The invention provides a method and a device for training a multi-label classification model, which can dynamically learn image features, enable a feature extraction network to better adapt to task requirements, and are good in multi-label classification effect. The method comprises the steps of determining n samples and a label matrix Yc * n corresponding to the n samplesfrom a training data set,wherein an element yi * j in the label matrix Yc * n represents whether an ith sample contains an object indicated by a jth label or not, and c represents the number of labels related to the samples;extracting a feature matrix Xd * n of the n samples by using a feature extraction network; using a first mapping network to obtain a prediction label matrix of the characteristic matrix Xd * n, and using a second mapping network to obtain a low-rank label matrix of the label matrix, wherein the prediction tag matrix and the low-rank tag matrix are defined in the specification; updating the weightparameter Z, the feature mapping matrix Mc * d and the low-rank label correlation matrix S, and training the multi-label classification model.

Description

technical field [0001] The present application relates to the computer field, and more specifically, to a method and device for training a multi-label classification model in the computer field.

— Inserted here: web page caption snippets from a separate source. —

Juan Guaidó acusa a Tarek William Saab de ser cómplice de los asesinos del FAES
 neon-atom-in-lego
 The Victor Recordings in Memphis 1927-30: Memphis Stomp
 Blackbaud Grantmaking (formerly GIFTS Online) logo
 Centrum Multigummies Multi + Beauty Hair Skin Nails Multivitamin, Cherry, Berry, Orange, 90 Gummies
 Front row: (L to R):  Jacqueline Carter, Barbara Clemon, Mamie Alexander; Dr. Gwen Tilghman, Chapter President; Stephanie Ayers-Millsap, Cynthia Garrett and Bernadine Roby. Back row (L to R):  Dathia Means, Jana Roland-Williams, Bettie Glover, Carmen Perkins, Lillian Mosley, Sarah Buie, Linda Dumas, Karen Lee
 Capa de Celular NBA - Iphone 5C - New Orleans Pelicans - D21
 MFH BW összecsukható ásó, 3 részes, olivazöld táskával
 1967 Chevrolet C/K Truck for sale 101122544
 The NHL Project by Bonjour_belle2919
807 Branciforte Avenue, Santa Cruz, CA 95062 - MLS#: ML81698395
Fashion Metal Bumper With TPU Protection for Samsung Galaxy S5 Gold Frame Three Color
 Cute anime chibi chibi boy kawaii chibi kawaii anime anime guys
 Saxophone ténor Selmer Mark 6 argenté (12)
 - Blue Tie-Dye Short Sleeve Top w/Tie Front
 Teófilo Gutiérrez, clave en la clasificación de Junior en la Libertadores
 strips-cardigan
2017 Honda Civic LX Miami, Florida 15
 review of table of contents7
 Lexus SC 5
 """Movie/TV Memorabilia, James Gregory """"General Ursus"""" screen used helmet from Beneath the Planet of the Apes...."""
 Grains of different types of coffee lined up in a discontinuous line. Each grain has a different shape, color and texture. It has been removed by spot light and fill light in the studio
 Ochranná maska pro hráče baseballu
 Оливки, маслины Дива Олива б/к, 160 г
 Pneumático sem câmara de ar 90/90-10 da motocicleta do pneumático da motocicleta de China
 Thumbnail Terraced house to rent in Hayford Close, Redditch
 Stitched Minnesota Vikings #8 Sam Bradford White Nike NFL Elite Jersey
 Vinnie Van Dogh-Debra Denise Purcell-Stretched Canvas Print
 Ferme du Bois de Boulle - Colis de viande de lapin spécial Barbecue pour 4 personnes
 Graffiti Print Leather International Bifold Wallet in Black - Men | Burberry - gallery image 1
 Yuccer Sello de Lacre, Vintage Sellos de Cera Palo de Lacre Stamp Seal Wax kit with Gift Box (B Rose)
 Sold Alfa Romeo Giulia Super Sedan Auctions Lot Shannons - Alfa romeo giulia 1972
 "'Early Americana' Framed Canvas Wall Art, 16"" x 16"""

Background technique [0002] With the improvement of the processing performance of smart phones, more and more applications have put forward requirements for image recognition. For example, in the process of taking pictures with a mobile phone, if the smartphone can accurately identify objects within the shooting range, it can perform targeted calculations on its color and shape, thereby improving the shooting effect. In the machine learning of intelligent systems, the training of recognizing objects in images has become a very important aspect. Generally speaking, machine learning is to set labels for a large number of existing images for the objects contained in them, and then continuously adjust the recognition parameters through computer self-evolution to gradually improve the ...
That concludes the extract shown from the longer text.